Astronomers say the Hubble Space telescope spotted a unique "string of pearls" in space, comprised of clusters of young blue stars surrounding the centers of two colliding elliptical galaxies.

The twisting "string," around 100,000 light years across and containing a blue star cluster spaced about every 3,000 light years on its span, was probably created by material increasing in density as the two galaxies collided, they say.

"We were surprised to find this stunning morphology," says Grant Tremblay with the European Southern Observatory in Germany.

Such "beads on a string" phenomena have been observed before in spiral galaxy arms and in the tidal connections between intermingling galaxies, he notes.

"However, this particular supercluster arrangement has never been seen before in giant merging elliptical galaxies," Tremblay says.

Each of the colliding galaxies is some 330,000 light-years across, compared to the 100,000 light years span of our own Milky Way.

The source of the cold gas that is being condensed to create the young stars is uncertain, the researchers say; it might have existed within the galaxies all along as the moved toward each other, or it might have cooled out of a shock wave resulting from their collision with each other.

"Whatever the origin for this star-forming gas is, the result is awesome," Tremblay says. "It's very exciting.

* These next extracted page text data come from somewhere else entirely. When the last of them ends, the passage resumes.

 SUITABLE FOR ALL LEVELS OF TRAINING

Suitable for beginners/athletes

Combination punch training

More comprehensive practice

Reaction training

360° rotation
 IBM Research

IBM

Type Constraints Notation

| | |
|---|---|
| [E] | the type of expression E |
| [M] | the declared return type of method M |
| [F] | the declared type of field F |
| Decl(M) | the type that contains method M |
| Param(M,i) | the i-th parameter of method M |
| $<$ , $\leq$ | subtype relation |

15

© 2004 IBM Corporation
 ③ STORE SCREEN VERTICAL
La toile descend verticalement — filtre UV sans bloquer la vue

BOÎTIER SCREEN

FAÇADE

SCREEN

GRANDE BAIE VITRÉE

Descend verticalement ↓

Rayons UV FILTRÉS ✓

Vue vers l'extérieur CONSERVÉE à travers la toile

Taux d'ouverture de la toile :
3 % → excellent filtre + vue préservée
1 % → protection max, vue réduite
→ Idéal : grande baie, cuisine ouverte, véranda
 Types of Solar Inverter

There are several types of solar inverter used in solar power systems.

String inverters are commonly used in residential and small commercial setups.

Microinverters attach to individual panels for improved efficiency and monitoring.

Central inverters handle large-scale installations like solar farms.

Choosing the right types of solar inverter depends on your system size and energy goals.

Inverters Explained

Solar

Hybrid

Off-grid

You can't find a mundane explanation for this."

The discovery of the stellar pearl string was made among images returned by Hubble's Sloan Digital Sky Survey, a mission to observe 23 massive galactic clusters and generate the most highly detailed 3D maps of the universe.

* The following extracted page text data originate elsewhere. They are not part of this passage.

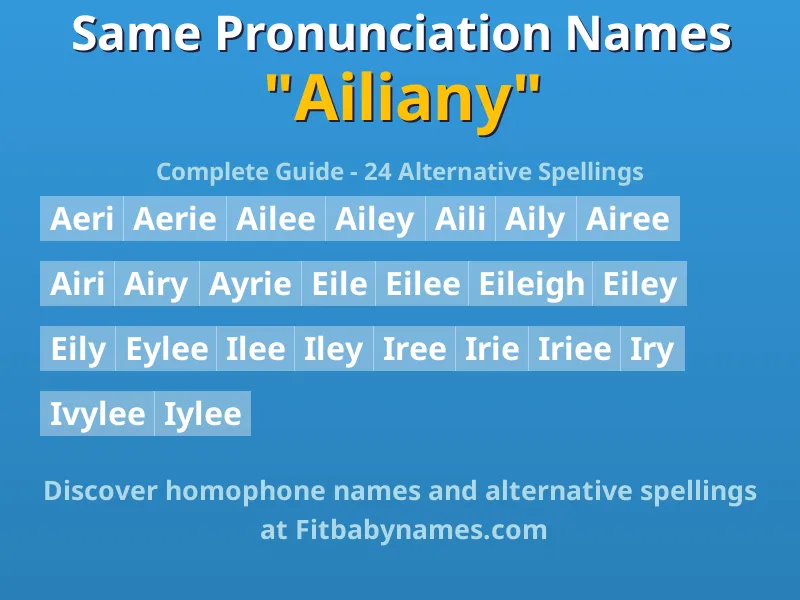 Same Pronunciation Names
"Ailiany"

Complete Guide - 24 Alternative Spellings

Aeri Aerie Ailee Ailey Aili Aily Airee

Airi Airy Ayrie Eile Eilee Eileigh Eiley

Eily Eylee Ilee Iley Iree Irie Iriee Iry

Ivylee Iylee

Discover homophone names and alternative spellings at Fitbabynames.com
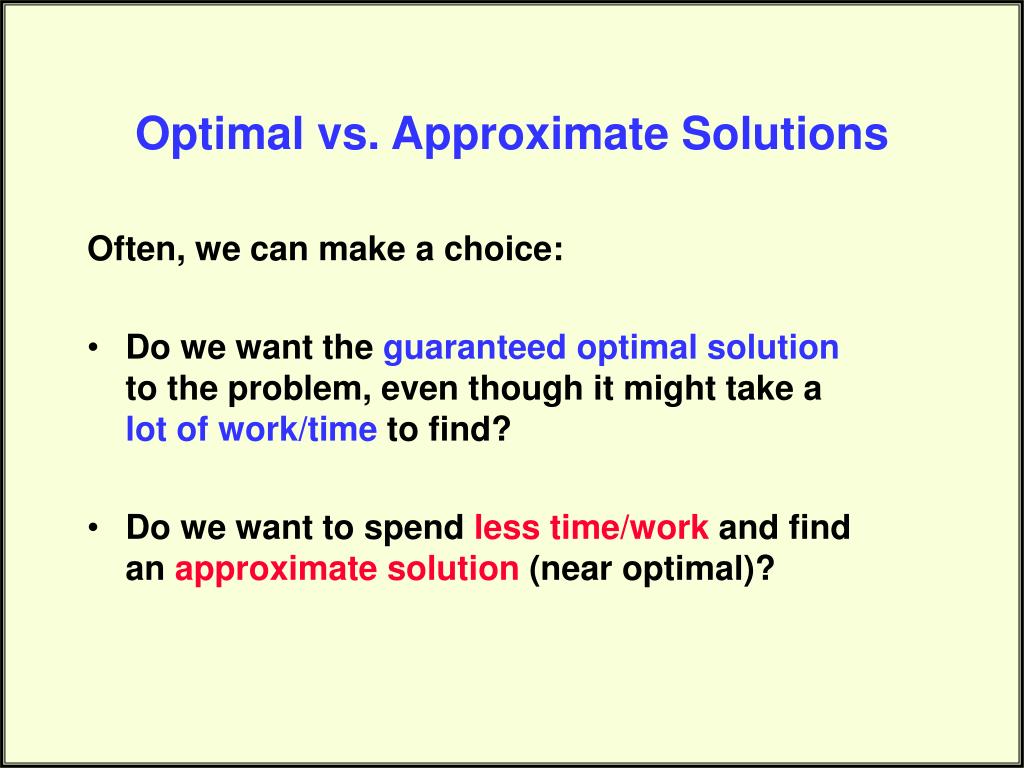 Optimal vs. Approximate Solutions

Often, we can make a choice:

• Do we want the guaranteed optimal solution to the problem, even though it might take a lot of work/time to find?

• Do we want to spend less time/work and find an approximate solution (near optimal)?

Following the serendipitous spotting of the unique cosmic phenomenon in the images, the researchers conducted additional observations of the colliding galaxies with both space-based instruments and observatories on Earth.

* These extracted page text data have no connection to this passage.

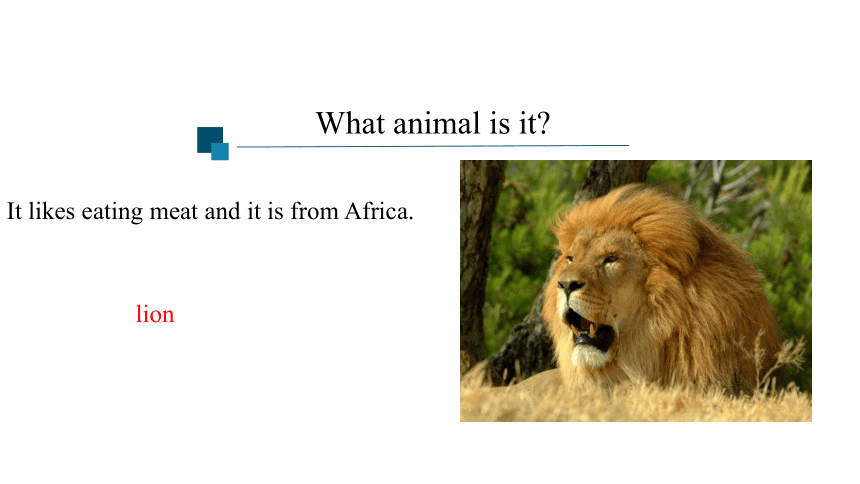 What animal is it?

It likes eating meat and it is from Africa.

lion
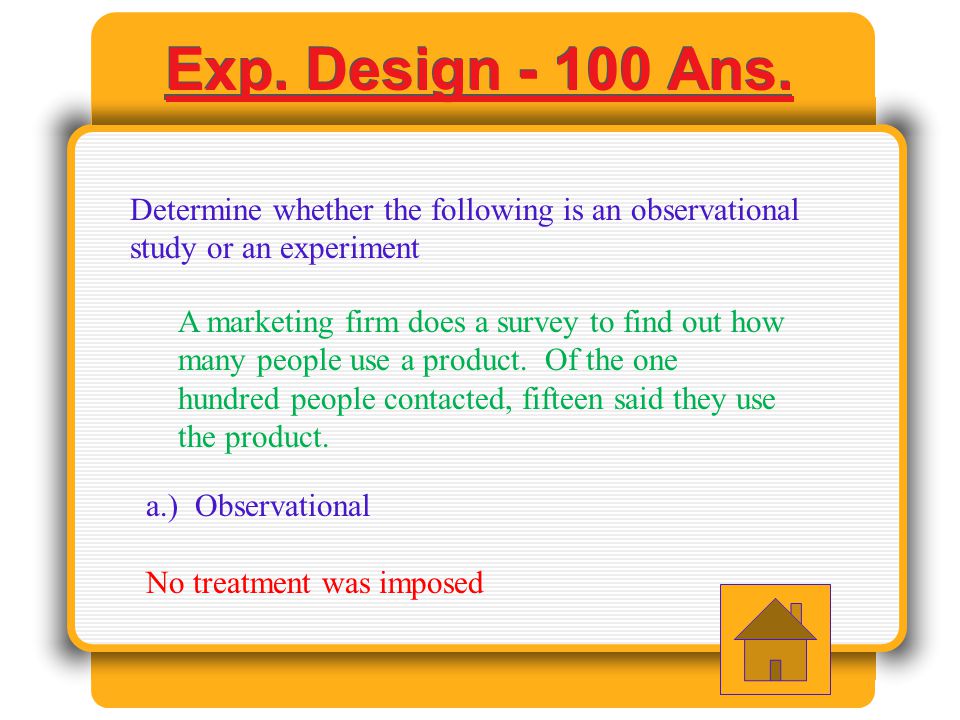 Exp. Design - 100 Ans.

Determine whether the following is an observational study or an experiment

A marketing firm does a survey to find out how many people use a product. Of the one hundred people contacted, fifteen said they use the product.

a.) Observational

No treatment was imposed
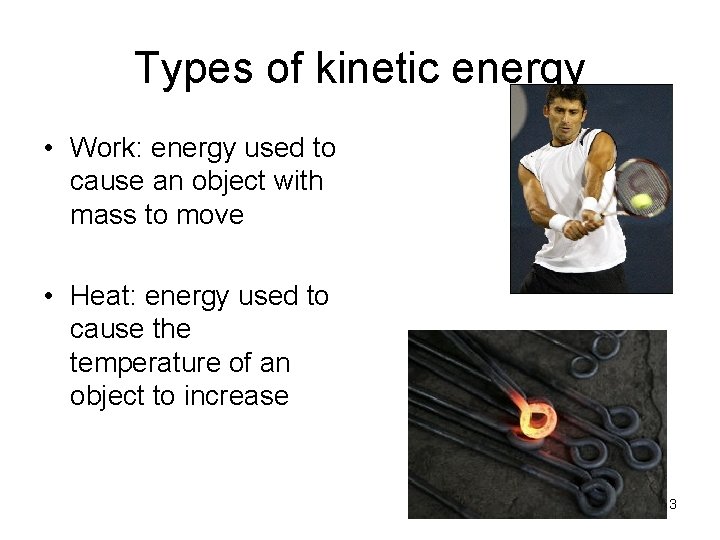 Types of kinetic energy

• Work: energy used to cause an object with mass to move

• Heat: energy used to cause the temperature of an object to increase

3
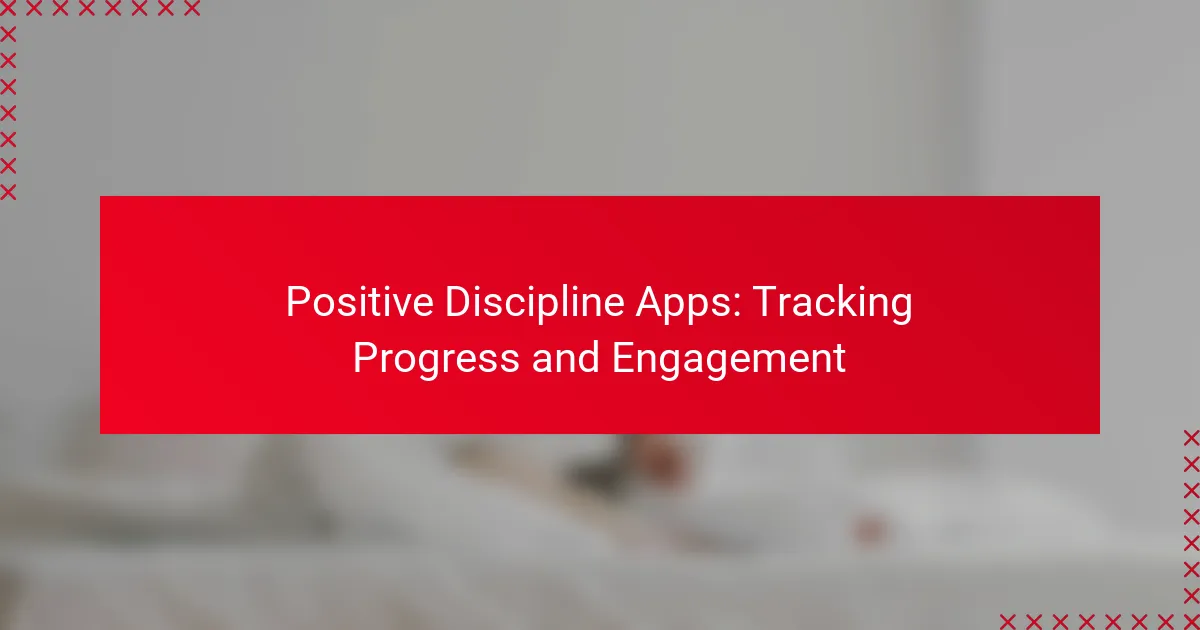 Positive Discipline Apps: Tracking Progress and Engagement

The two galaxies are embedded deeply within a dense cluster of galaxies included in the survey known as SDSS J1531+3414 and located around 4.5 billion light years from Earth, the researchers said.

The rarely seen process resulting in the long string of young stars may provide clues to the gas dynamics involved in the formation of stellar superclusters created between merging galaxies, the researchers say.

"We have two monsters playing tug-of-war with a necklace, and its ultimate fate is an interesting question in the context of the formation of stellar superclusters and the merger-driven growth of a galaxy's stellar component," Tremblay says.